Arquivo: Edição de 12-11-2012

SECÇÃO: Golpe de vista

GOLPE DE VISTA
Essa é boa!



Mas, pelo menos ficamos todos a saber o pensamento do Partido Social Democrata e do seu dirigente máximo em Cabeceiras de Basto.
A propósito da inauguração de uma nova estrada de ligação a Vinha de Mouros, a partir da Cachada, uma estrada rasgada pela encosta que permite um melhor e mais fácil acesso a todo o tipo de veículos ao Centro de Educação Ambiental, ao Centro Hípico, ao cemitério e a todos os outros equipamentos ali instalados, o presidente da comissão política de Cabeceiras de Basto do PSD escreveu na página da internet daquele partido que esta nova estrada é “obra que serve os mais ricos, quantos se deslocam de carro para o cemitério (...)”.
Essa é boa! Então, para este dirigente partidário, ricos são os cabeceirenses que têm carro e, portanto, por analogia, serão pobres os que não têm carro!
Está dito, está dito!
Repito, se tem carro, nem que seja uma carripana, um calhambeque, um bate-latas, uma caranguejola velhinha, fica a saber que é rico, compreendeu bem?
Esta posição do PSD local, escrita e tornada pública em forma de comunicado, é confrangedora e demonstra um desconhecimento tão grande das realidades.

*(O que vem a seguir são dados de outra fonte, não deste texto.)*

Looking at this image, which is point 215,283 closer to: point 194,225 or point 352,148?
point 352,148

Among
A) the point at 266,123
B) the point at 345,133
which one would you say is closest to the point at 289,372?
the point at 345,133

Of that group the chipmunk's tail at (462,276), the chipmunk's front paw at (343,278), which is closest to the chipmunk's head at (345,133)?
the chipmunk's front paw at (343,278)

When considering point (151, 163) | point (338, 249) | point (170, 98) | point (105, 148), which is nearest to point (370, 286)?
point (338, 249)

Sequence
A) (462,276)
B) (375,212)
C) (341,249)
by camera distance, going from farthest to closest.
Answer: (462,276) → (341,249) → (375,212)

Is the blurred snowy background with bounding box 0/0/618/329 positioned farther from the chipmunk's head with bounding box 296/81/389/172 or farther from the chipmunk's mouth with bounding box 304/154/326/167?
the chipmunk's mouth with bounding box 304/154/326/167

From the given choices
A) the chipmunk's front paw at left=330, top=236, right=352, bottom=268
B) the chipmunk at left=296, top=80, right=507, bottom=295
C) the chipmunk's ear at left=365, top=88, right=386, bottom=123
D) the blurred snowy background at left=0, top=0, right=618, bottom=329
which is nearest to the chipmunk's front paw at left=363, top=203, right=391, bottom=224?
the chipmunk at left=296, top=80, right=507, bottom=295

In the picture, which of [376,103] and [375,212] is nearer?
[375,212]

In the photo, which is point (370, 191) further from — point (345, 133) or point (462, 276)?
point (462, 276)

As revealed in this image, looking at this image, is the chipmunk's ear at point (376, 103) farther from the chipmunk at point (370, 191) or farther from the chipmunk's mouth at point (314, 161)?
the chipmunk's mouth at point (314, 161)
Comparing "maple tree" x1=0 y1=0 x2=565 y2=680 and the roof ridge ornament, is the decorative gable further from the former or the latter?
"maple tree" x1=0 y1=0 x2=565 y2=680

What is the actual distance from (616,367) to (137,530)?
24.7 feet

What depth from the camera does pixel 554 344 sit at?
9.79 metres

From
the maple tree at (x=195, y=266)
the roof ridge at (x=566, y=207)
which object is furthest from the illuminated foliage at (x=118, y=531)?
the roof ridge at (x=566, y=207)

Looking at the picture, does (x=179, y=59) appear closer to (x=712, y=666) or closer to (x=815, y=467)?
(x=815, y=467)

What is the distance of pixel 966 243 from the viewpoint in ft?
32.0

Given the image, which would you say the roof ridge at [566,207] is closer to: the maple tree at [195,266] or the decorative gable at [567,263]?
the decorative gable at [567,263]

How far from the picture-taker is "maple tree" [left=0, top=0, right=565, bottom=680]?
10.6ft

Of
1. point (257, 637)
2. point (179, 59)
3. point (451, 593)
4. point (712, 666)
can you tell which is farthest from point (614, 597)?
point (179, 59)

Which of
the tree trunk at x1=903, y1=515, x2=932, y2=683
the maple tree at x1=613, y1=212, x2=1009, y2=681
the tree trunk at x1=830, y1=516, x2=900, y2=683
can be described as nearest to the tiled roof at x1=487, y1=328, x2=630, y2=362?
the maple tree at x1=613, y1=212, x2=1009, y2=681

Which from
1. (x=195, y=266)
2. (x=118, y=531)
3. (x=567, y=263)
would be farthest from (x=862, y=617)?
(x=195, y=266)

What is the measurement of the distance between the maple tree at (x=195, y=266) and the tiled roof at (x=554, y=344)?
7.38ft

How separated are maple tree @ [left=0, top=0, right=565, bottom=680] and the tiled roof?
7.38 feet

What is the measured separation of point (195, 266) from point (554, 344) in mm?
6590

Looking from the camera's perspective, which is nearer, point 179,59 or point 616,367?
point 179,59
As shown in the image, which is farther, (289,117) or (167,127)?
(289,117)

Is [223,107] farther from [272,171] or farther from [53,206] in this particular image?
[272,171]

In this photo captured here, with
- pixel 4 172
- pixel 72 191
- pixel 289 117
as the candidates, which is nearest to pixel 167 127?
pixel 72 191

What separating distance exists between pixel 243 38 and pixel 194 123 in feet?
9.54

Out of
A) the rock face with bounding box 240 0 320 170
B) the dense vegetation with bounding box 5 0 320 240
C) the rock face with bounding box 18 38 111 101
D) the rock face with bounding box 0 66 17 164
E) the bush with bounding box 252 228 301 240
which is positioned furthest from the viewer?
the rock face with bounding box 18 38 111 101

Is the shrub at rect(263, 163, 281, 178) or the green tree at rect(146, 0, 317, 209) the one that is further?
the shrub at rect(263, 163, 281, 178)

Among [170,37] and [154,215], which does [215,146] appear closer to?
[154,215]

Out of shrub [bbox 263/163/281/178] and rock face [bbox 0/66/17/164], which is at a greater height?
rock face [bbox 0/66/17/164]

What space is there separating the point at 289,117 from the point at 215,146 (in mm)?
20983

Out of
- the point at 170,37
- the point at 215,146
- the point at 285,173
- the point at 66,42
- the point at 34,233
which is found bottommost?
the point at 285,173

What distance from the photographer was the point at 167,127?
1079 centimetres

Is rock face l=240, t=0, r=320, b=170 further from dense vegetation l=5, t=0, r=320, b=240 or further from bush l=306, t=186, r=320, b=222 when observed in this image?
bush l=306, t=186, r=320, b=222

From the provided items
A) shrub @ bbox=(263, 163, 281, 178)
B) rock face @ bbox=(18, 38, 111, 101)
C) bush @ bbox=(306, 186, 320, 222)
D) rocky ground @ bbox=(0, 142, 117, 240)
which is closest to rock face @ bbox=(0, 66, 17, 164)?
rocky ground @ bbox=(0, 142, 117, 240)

Felizmente que nas últimas décadas deixaram de ser só os ricos, os privilegiados a ter um automóvel. O carro deixou de ser um bem de luxo para passar a ser um instrumento de grande utilidade e necessidade para o trabalho e para a vida das pessoas. Quantas pessoas estão hoje dependentes do automóvel para chegarem ao seu local de trabalho? Como poderiam aceitar um emprego em local distante de sua casa, se não tivessem um meio de transporte próprio?

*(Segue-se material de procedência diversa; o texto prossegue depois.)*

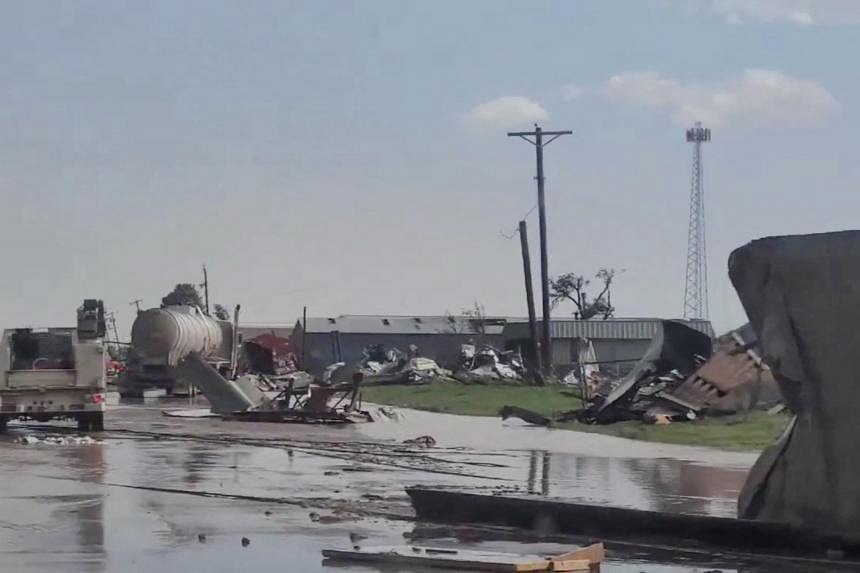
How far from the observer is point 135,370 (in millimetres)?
50562

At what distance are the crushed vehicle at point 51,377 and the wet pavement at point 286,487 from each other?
21.1 inches

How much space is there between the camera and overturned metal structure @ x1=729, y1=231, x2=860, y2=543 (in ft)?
34.8

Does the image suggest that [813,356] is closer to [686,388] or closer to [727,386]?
[727,386]

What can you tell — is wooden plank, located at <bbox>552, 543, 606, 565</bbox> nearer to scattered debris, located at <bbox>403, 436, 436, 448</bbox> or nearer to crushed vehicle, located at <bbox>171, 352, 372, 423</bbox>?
scattered debris, located at <bbox>403, 436, 436, 448</bbox>

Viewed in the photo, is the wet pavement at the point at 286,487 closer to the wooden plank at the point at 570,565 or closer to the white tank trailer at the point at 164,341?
the wooden plank at the point at 570,565

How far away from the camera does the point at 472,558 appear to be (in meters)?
10.5

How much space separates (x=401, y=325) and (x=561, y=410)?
7158 centimetres

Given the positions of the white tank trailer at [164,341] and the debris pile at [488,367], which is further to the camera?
the debris pile at [488,367]

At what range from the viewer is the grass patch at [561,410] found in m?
28.1

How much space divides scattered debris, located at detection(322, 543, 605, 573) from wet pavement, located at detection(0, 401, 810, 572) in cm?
26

Enfim! Talvez não seja de estranhar que o Partido Social Democrata local pense assim. Na realidade, essa coisa de qualquer humilde cidadão poder ter um veículo que lhe permita deslocar-se com total autonomia, para o trabalho, para a escola, para a feira, para a missa, para as compras, e sei lá mais para onde, é visto por muito “boa gente” como um atrevimento. Ora agora! Ser rico ou ambicionar a ser rico, acham eles, não é para qualquer um. Para muita “gentinha” ser rico é algo que está vedado àqueles que não tiveram um berço dourado onde nascer.
Triste pensamento!
Mas, também vos digo, caros leitores, o vento sopra desde Lisboa, onde atualmente muitos dos que nos governam passaram a considerar que quem ganha mais de quinhentos e poucos euros é rico.
A coisa bate certo!
E como diria o saudoso jornalista Fernando Pessa: E esta hein!